Zweitens: Wir reden in unseren Gottes­diensten zwar nicht mit Engels­zungen, aber doch kommen auch in unserem Gottesdienst fremde Zungen vor – Wörter, die Außen­stehenden und selbst treuen Gemeinde­gliedern nicht geläufig sind. wir sagen „halleluja“ und „hosianna“ und „Kyrie eleison“; wir reden von „Erbarmen“ und „Frohlocken“ und „Benedeien“. Entsprechend dem Rat des Apostels Paulus sollten wir solche Begriffe sparsam verwenden und mehr nach klaren geistlichen Worten suchen, nach „pro­phetischer Rede“ also. Das heißt nun nicht, dass wir das Kind mit dem Bade ausschütten müssen: Altvertraute liturgische Begriffe und Gesänge, die die Christenheit schon jahr­hunderte­lang benutzt hat, brauchen wir nicht in einem liturgischen Bildersturm hinaus­zuwerfen. Aber wir sollten sie übersetzen und auslegen. So versuche ich immer wieder, die Bedeutung solcher Wörter zu erklären: „Halleluja“ heißt „Lobt den Herrn“; „hosianna“ heißt dasselbe wie „eleison“, nämlich „hilf doch“; „Kyrie“ heißt „Herr“; „erbarmen“ heißt „nicht im Stich lassen“, „frohlocken“ heißt „fröhlich springen“ und „benedeien“ bedeutet Gott sagen, wie gut man ihn findet.

Und drittens das Wichtigste: Hüten wir uns davor, lieblos und egoistisch zu sein – in welcher Weise auch immer.
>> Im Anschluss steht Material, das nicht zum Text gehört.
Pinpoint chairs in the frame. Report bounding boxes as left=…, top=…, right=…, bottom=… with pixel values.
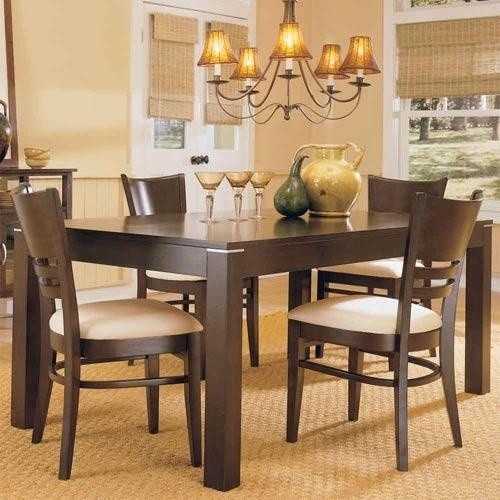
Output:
left=287, top=189, right=483, bottom=471
left=121, top=172, right=260, bottom=381
left=13, top=187, right=203, bottom=481
left=315, top=173, right=448, bottom=372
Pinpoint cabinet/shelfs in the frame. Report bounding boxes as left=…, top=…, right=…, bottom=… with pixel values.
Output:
left=0, top=168, right=77, bottom=314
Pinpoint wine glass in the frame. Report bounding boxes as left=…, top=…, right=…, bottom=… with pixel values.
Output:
left=193, top=169, right=274, bottom=224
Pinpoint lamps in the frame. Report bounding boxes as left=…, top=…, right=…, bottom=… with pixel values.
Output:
left=197, top=0, right=381, bottom=125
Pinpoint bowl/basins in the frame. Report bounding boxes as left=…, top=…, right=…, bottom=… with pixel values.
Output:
left=25, top=148, right=51, bottom=168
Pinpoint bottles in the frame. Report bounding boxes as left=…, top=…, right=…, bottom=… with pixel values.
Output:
left=292, top=143, right=365, bottom=216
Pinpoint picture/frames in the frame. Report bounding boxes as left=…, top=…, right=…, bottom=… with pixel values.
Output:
left=0, top=0, right=19, bottom=168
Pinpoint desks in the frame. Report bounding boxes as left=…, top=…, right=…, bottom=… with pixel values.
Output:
left=14, top=209, right=494, bottom=493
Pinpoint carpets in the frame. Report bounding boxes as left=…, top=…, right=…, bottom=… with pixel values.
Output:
left=0, top=309, right=500, bottom=500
Nur weil Jesus liebevoll und selbstlos in die Welt gekommen ist, sind wir erlöst. Weil wir zu ihm gehören und an ihn glauben, soll das auch unsere Einstellung sein: Liebevoll und selbstlos für die anderen Menschen leben. Das gilt auch im Gottes­dienst: Wir sollen nicht nur zu unserer eigenen Erbauung hierher kommen, sondern auch aus Liebe zu unseren Mitchristen. Wenn wir im Gottesdienst mit klaren Worten unseren Glauben bekennen, fröhlich mitsingen und andachtsvoll mitfeiern, hilft das den anderen Christen im Gottesdienst zur Stärkung des Glaubens. Und wenn wir vor dem Gottes­dienst, nach dem Gottesdienst und auch im Alltag uns klar zu Jesus bekennen, wenn wir in seinem Namen auf andere zugehen und ihnen gute Worte sagen, dann hilft ihnen das mehr als jede abgehobene Frömmigkeit. So merken wir: Beim Thema Zungenrede und bei jedem Thema geht es letztlich auch immer um die Liebe. Wie begann doch Paulus seine Ausführungen über die Zungenrede? Er begann mit dem Satz: „Strebt nach der Liebe!“ Amen.

Diese Predigt wurde erstmals gehalten im Jahre 2016.